Let me bore you with yet another story from my youth. Back in the mid-70s, in our part of New Hampshire, the movie selection was poor. There were a mere handful of screens, and many of them specialized in second-run fare.
So when we got a movie-seeing urge that couldn't be satisfied locally, my sweetie and I would head down to Danvers, MA in my little blue '65 VW bug. (Often taking to side roads to avoid the 25-cent NH Turnpike toll.) And one evening in 1975, we saw Hearts of the West, a little comedy starring Jeff Bridges.
Ever since, it's been on my short list of movies I wanted to rewatch. It never made it to my Blockbuster. It's not available from Netflix. But, in one of those modern age marvels that I hope I never start taking for granted, it showed up as an on-demand selection at Amazon. And, since I am an Amazon Prime member, the cost for a viewing was $0.00.
It's set in the early 1930s. Jeff Bridges plays Lewis Tater, a (very) naïve Iowa farm boy with big dreams of becoming a writer of Westerns, like his hero Zane Gray. He enrolls in a correspondence course at the University of Titan, located in Titan, Nevada. And, faced with the scorn of his family, decides to visit the campus.

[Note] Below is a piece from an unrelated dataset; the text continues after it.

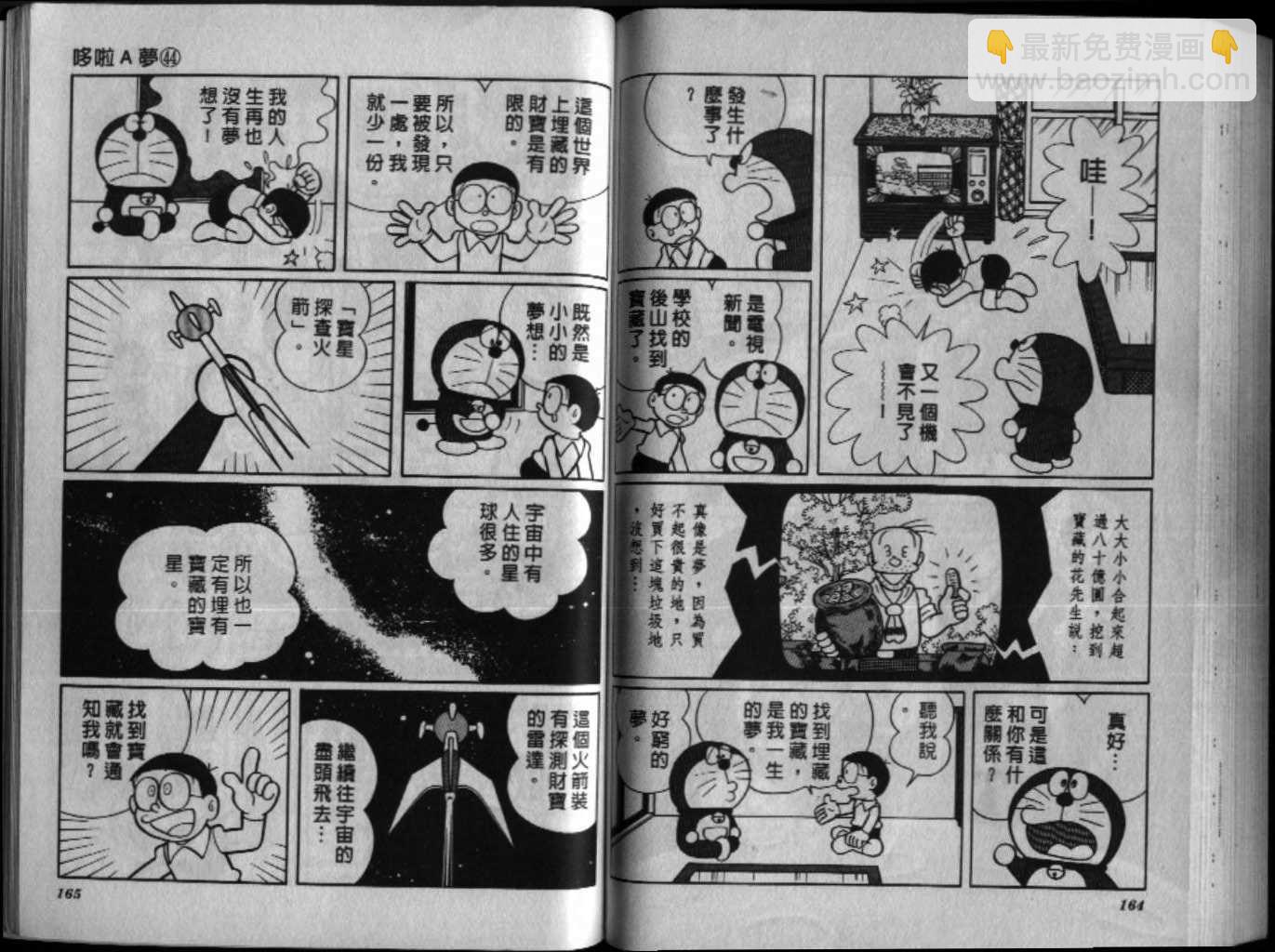 第44话86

Unfortunately, Titan is a mere whistlestop and its University is an even bigger scam than your normal University: just a set of post office boxes overseen by a couple of crooks. A merry mixup sends Lewis on the lam, unwittingly in posession of the scammers' ill-gotten gains. Wandering deliriously in the Nevada desert, he runs into a band of cowboys.
Except they're not actual cowboys: they are actors shooting a Western. Lewis gets swept up in 1930s show-biz, without losing his dreams-teetering-on-delusion. But the bad guys remain in pursuit.
Andy Griffith has a great role as one of the movie studio's stable of cowboy extras; it's easy to forget how good an actor he was. Alan Arkin is the screwball auteur in charge of cranking out reel after reel of cowboy action. And Blythe Danner plays a hard-boiled studio employee, melted by Lewis's sweet character. (For youngsters: she's Gwyneth Paltrow's mom.)
I don't want to oversell this movie, but I still laughed a lot, even given the thirty-six years between the first time I saw it and the second. If you have Amazon Prime, and 102 minutes to spare, you might enjoy it too.